Devletin cinayet savunması


Türk Hükümeti'nin Avrupa İnsan Hakları Mahkemesi'nin "Hrant Dink cinayetini niye önlemediniz?" sorusuna yaptığı savunma, "Dink Türklüğü aşağıladı, nefret söyleminde bulundu. Bu tür yazılar halkı tahrik eder, kamu suçu oluşturur" şeklindeymiş.

Uğur Mumcu cinayetini soruşturan polisin Güldal Mumcu'ya sorusu ise "Güldal Hanım, acaba Uğur Bey aşk cinayetine kurban gitmiş olabilir mi?"
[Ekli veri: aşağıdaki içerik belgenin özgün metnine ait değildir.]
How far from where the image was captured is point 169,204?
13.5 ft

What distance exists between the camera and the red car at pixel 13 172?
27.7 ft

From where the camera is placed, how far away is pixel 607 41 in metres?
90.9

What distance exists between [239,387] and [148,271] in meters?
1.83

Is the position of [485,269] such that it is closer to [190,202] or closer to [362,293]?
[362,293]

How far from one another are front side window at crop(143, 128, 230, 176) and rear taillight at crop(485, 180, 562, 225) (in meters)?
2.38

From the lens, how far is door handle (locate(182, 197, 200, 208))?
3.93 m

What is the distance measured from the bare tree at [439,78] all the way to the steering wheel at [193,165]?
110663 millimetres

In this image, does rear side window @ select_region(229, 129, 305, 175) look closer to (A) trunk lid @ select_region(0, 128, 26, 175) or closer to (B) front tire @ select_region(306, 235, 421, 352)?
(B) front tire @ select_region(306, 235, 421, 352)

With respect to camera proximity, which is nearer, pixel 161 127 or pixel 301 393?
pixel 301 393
Devlet tüzel bir kavram. Elbette kendisini yönetenlerle vücut buluyor. Kendisine vücut verenler, bir avuç azınlıktan oluştuğu için ve bu bir avuç azınlık her biçimde kendi sürdürülebilirliğinin peşinde olduğu için böylesi durumlarla karşılaşmak mümkün oluyor.
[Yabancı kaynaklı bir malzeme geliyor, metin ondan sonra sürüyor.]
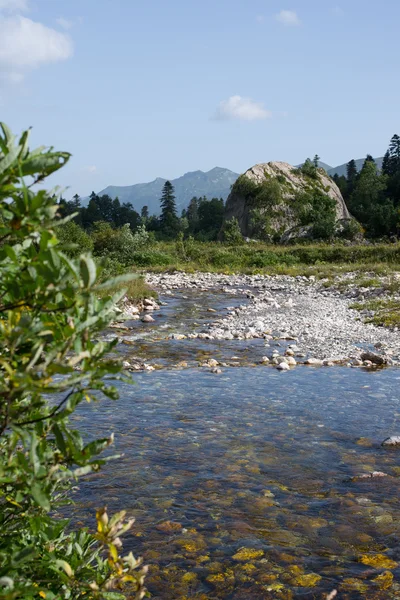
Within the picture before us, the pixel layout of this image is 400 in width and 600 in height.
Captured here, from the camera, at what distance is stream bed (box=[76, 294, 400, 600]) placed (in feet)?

Fakat bu ülkede faili meçhul ve faili belli cinayetlerin devlet tarafından korunması, haklı çıkartılması, savunulması artık sıradan olmaya başladı. Hele ki, 'tahrik' savunması. Sivas'ta insanları cayır cayır yakıp; zafer nidaları atanlar; vücudunda Allah dövmesi olan eşcinsel bir barmeni öldürenler; Marmaris'te, Alanya'da v.s. v.s. turistlere tecavüz edenler, Kürtlere yönelik linç girişimleri yapanlar; devrimci-demokrat öğrencilere saldıranlar, ülkenin aydın insanlarını öldürenler ve bu listeyi neredeyse sayfalarca doldurabilecek kadar yazılabilecek her türden şiddet unsurunun tek savunması tahrik.

Üstelik bu savunmayı artık devlet de yapıyor. Kendi vatandaşı bir gazetecinin cinayetini, 'Türklüğü aşağıladığı için öldürüldü' mealinde, hangi aptalın kaleminden çıktığı dahi belli olmayan bir biçimde, AİHM'e savunma yapıyor.

Devletin bu ülkede toplu cinayetler işlediğini emekli generaller bile televizyonlara çıkarak anlatıyor. Kıçı başı güzel diye oy verilen kadın başbakanın sözlerini hatırlarsak zaten devletin cinayet işlediğini ve işlenen cinayetleri savunduğu aklımıza gelecektir. Ne demişti kendisi, "Devlet için kurşun atan da yiyen de şereflidir."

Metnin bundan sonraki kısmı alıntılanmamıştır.